一盏盏油灯点在堂内,每一盏油灯边都坐着一个人正在记录着卷宗。
见到赵国公来了,张行成行礼道:“为何深夜到此。”
长孙无忌的目光扫视这里,稍稍过一眼,在此地记录卷宗的有三十余人。
“近日有不少人写了奏章,劝谏太子。”
张行成领着长孙无忌走入堂内,道:“这是马周在河北送来的罪状。”
长孙无忌拿起其中一卷,打开看着道:“这些罪证都属实吗?”
“嗯,现在看来是属实的。”张行成神色有些担忧,又解释道:“人证都在马周手中,太子殿下说了罪证一定要坐实。”
长孙无忌颔首,不免放心了不少,“诸位有劳了。”
张行成失声一笑,道:“下官说不上辛苦,其实褚遂良更辛苦,他既是中书侍郎,又身兼礼部尚书,还要主持关中去幽州的粮草运送,太子说褚遂良一个人打三份工,他才是不容易。”

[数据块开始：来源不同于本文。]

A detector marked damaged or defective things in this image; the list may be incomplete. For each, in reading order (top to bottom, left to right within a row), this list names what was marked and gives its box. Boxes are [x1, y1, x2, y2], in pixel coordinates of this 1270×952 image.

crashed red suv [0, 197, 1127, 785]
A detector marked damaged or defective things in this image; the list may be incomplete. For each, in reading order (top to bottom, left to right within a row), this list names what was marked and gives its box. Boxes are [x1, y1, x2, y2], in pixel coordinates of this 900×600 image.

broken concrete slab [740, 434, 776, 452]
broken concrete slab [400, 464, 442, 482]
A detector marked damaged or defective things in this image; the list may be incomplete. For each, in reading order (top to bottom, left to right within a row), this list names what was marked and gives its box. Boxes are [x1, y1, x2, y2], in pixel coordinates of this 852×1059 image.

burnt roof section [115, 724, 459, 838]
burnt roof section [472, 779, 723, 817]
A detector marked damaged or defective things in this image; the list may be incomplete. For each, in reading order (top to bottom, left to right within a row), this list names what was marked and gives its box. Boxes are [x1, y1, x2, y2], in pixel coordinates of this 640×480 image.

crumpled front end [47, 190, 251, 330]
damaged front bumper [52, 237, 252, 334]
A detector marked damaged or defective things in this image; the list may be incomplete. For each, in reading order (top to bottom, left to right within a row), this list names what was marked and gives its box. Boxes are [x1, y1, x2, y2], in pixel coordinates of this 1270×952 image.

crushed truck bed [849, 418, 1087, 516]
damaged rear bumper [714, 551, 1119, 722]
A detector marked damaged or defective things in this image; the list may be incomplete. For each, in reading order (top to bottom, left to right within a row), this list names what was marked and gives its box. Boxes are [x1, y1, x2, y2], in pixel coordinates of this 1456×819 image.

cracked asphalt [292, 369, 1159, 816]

长孙无忌看着挂在墙上的名字,其上有崔元综,崔知温,崔仁礼,崔詧……
“赵国公这些名字……”
“你放心,老夫不会说出去。”
张行成倒也不怕长孙无忌说出去,而且这些人都在马周的监视中,跑不了的。
再者说过了今晚,明天所有人都会知道。
长孙无忌在这里坐下来,问道:“为何不在朝中查这些事,而是要在这里?”
张行成回道:“劝谏太子的人很多吧?”
长孙无忌道:“殿下应该说过明日休朝吧?”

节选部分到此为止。